==== Textauszug ====
BEWEGUNGSMELDER

Der unverheiratete Bigamist

17. Mai 2015
(c) Tanja Schnitzler

Manche Diskriminierungen sind so absurd, die lassen sich nur noch als Satire beschreiben. – In memoriam Ephraim Kishon – Die Kolumne von Dirk Ludigs

Ich saß wie jeden Nachmittag auf dem Tuntenboulevard vorm Café Rufmord, rührte in meinem Espresso Macchiato und schaute versonnen dem Gluteus Maximus des frisch eingetroffenen Kellners hinterher. Da setzte sich mit einem tiefen Schnaufer mein Freund Jossele neben mich. Jossele ist ein erfolgreicher Geschäftsmann und seit 13 Jahren verheiratet mit Jeff Slyker, dem bekanntlich besten Ehemann von allen, einem überaus stattlichen und noch weitaus erfolgreicheren Amerikaner. Doch von dem Erfolg der beiden war an diesem Nachmittag nichts zu spüren. Nervös fingerte Jossele eine American Spirit nach der anderen aus seinem knittrigen und fleckigen Jackett, seine glasigen Augen blickten panisch hin und her, als fürchtete er von mehreren Geheimdiensten gleichzeitig verfolgt zu werden.
==== Erfasste Angaben ====
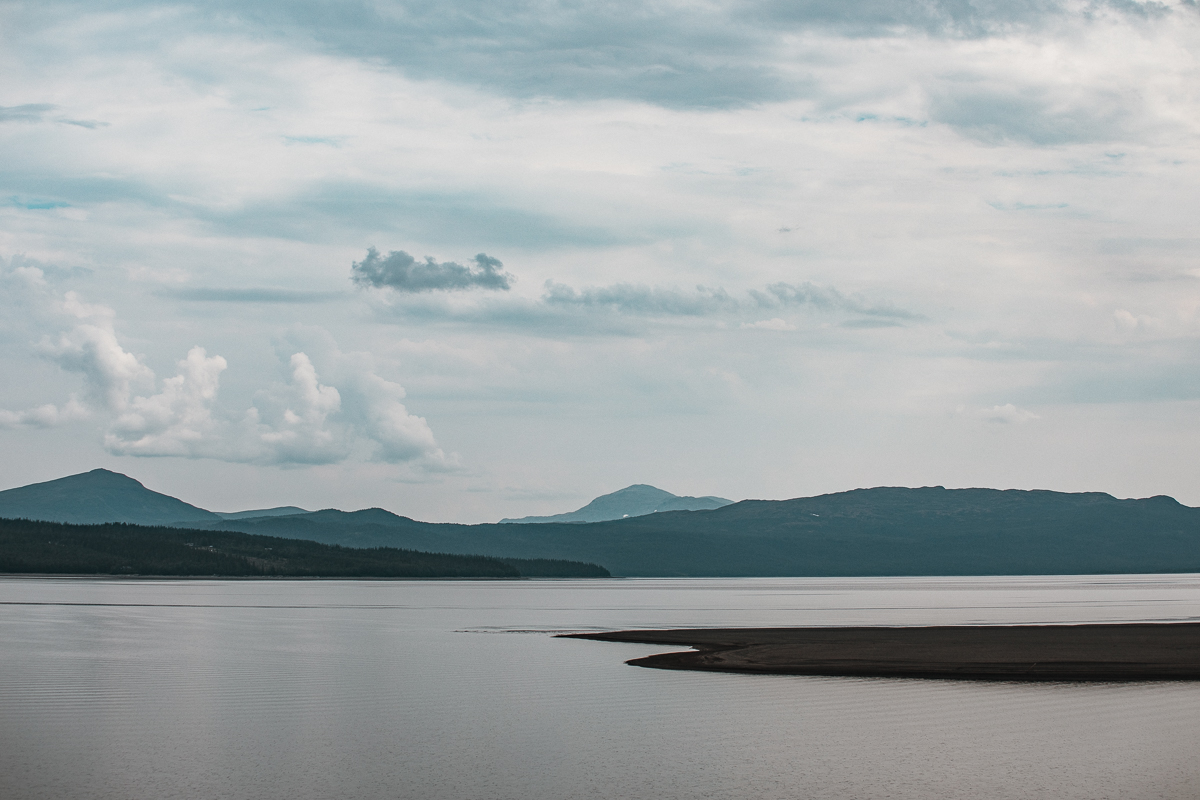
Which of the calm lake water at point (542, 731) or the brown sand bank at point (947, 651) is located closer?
the calm lake water at point (542, 731)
====
- **Zu erledigen**:
Setze die Kolumne über Jossele vor dem Café Rufmord nach ihrem letzten Satz fort.

- **Ergebnis**:
„Jossele, mein Freund!“ sagte ich, „Was ist los, ich erkenne dich ja gar nicht wieder!“ „Es ist eine Tragödie!“ rief Jossele aus, „Jeffs Vater wird zum Pflegefall und wir müssen dringend nach Kalifornien umziehen!“ Da ich mir Schlimmeres vorstellen kann, als ein Leben unter der heißen Sonne und freundlichen Menschen zu verbringen, beugte ich mich zu ihm hinüber und fragte: „Und? Das sollte doch kein Problem sein, ihr seid doch verheiratet!“

„Sind wir eben nicht!“ sagte Jossele, zündete sich eine weitere Zigarette an und schaltete vorsichtshalber sein Handy aus. „Es gibt keine Homo-Ehe in Deutschland. Wir sind verpartnert. Und das erkennen die Amerikaner natürlich nicht an.“ Sein bester Ehemann von allen, der also gar keiner ist, hatte das auf dem Konsulat herausgefunden. „Die Dame war sehr nett und sagte: „Aber das macht doch nichts, heiraten Sie doch einfach in Kalifornien!“

„Na siehste, Jossele, wo ist also das Problem?“, fragte ich. „Das Problem ist, so einfach geht das alles nicht. Man kann nicht einfach so einreisen, heiraten und da bleiben. Wir müssten dort heiraten, zurückkommen und warten bis wir ein Einreise-Visum für mich bekommen. Bis dahin kann Jeffs Vater schon tot sein. Oder Jeff könnte ein Verlobten-Visum für mich beantragen, aber dafür müsste er schon in den USA leben, tut er aber nicht.“ Er drückte mit der linken seine Zigarette in den Aschenbecher, während er mit der rechten nach der nächsten fummelte.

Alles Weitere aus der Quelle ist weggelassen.